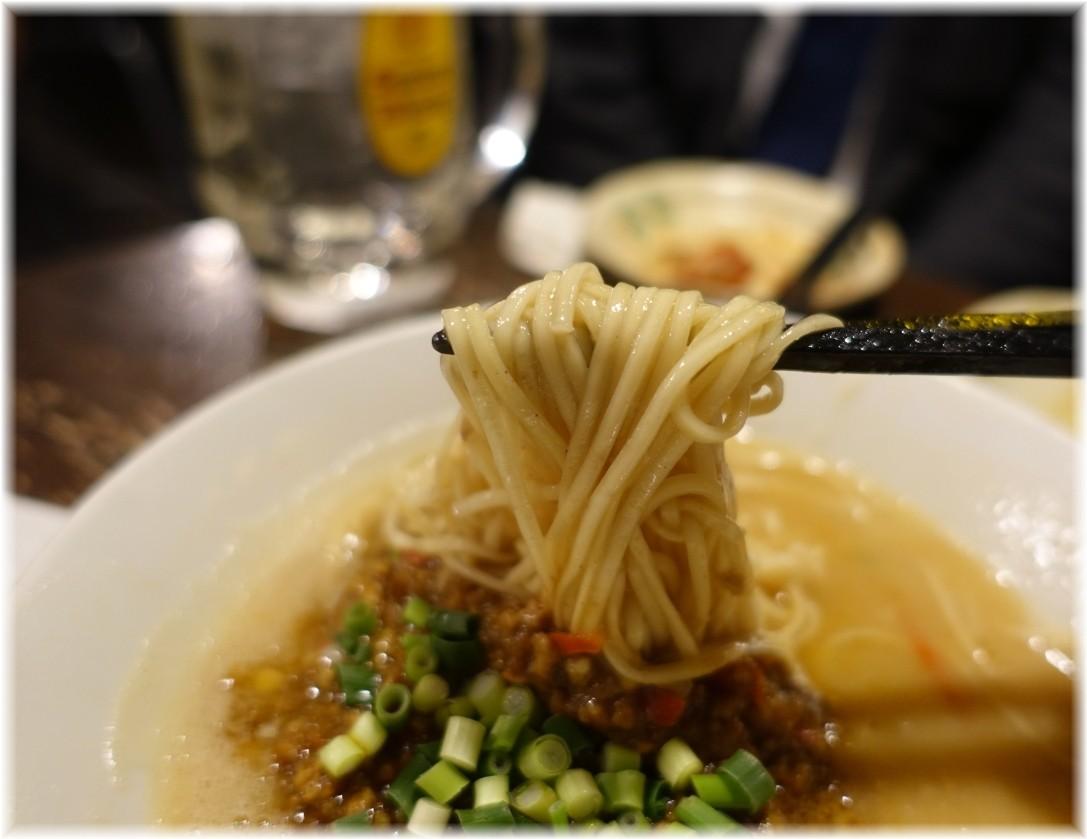 金町製麺9 スパイシーカレー豚骨の麺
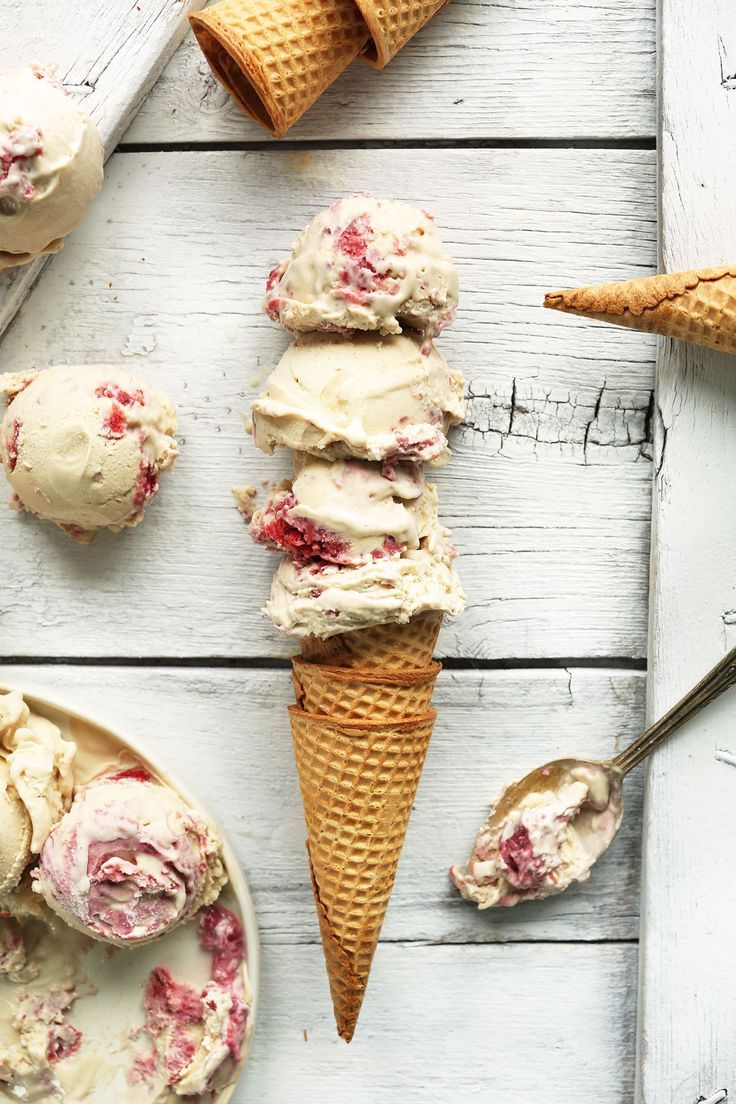 Raspberry Ripple Coconut Ice Cream #vegan #coconut #icecream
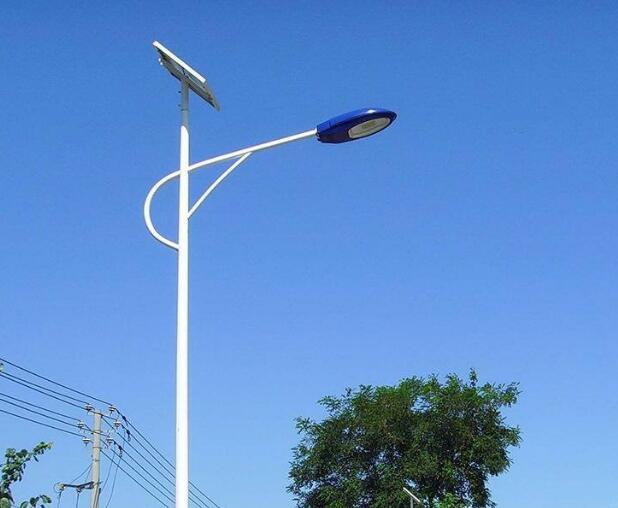 嘉峪关led太阳能路灯厂家与普通路灯对比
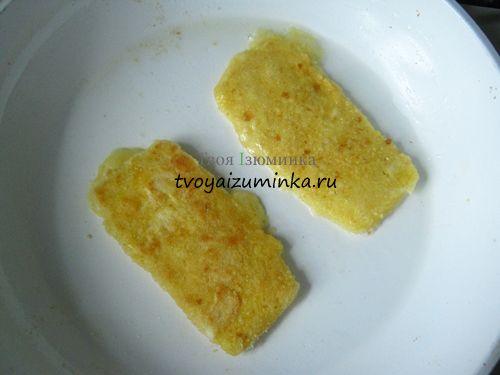 Обжаривание сыра с двух сторон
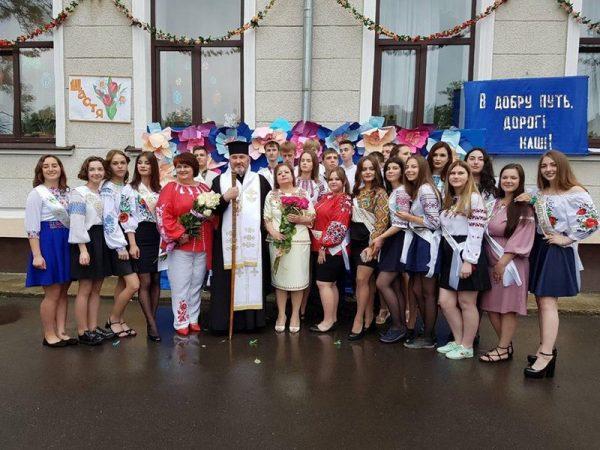 Владика Василь (Івасюк) завітав свято останнього дзвоника до коломийських ліцеїстів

- [About this task] Reproduce exactly, and only, the lines from the one containing "Raspberry Ripple Coconut" through the last line of the records above, both included, leaving out any pictures.

- [Exercise response]
 Raspberry Ripple Coconut Ice Cream #vegan #coconut #icecream
 嘉峪关led太阳能路灯厂家与普通路灯对比
 Обжаривание сыра с двух сторон
 Владика Василь (Івасюк) завітав свято останнього дзвоника до коломийських ліцеїстів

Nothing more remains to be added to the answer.